Four-year allograft survival in a highly sensitized combined liver–kidney transplant patient despite unsuccessful anti-HLA antibody reduction with rituximab, splenectomy, and bortezomib


  • Conflicts of interest

    The authors have no conflict of interest.


Prof. Dr. Martina Koch, Clinic for Hepatobiliary Surgery and Transplantation, University Medical Center Hamburg-Eppendorf (UKE), Martinistr. 52, 20246 Hamburg, Germany.

Tel.: +49 40 7410 56137;

fax: +49 40 7410 43431;



Although donor-specific lymphocytotoxic antibodies are regarded as a contraindication for kidney transplantation (KTx), the data available for liver or combined liver or kidney transplantation (cLKTx) are scarce. Here, we report a case of a highly sensitized young man receiving his sixth liver and second kidney graft.

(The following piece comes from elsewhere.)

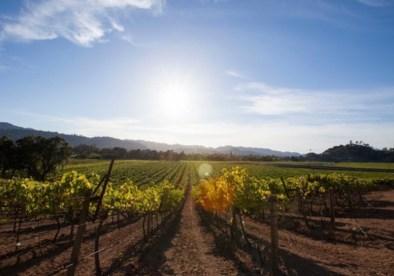 Kenefick Ranch Winery 1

Multiple anti-HLA antibodies were present at the time of transplantation. As a result of suspected antibody-mediated graft damage, the patient was treated with rituximab, plasmapheresis, intravenous immunoglobulins, splenectomy, and bortezomib to decrease the antibody production. So far, patient and allograft survival has reached 4 years despite failure to achieve a permanent reduction of anti-HLA antibodies, and particularly nondonor directed antibodies.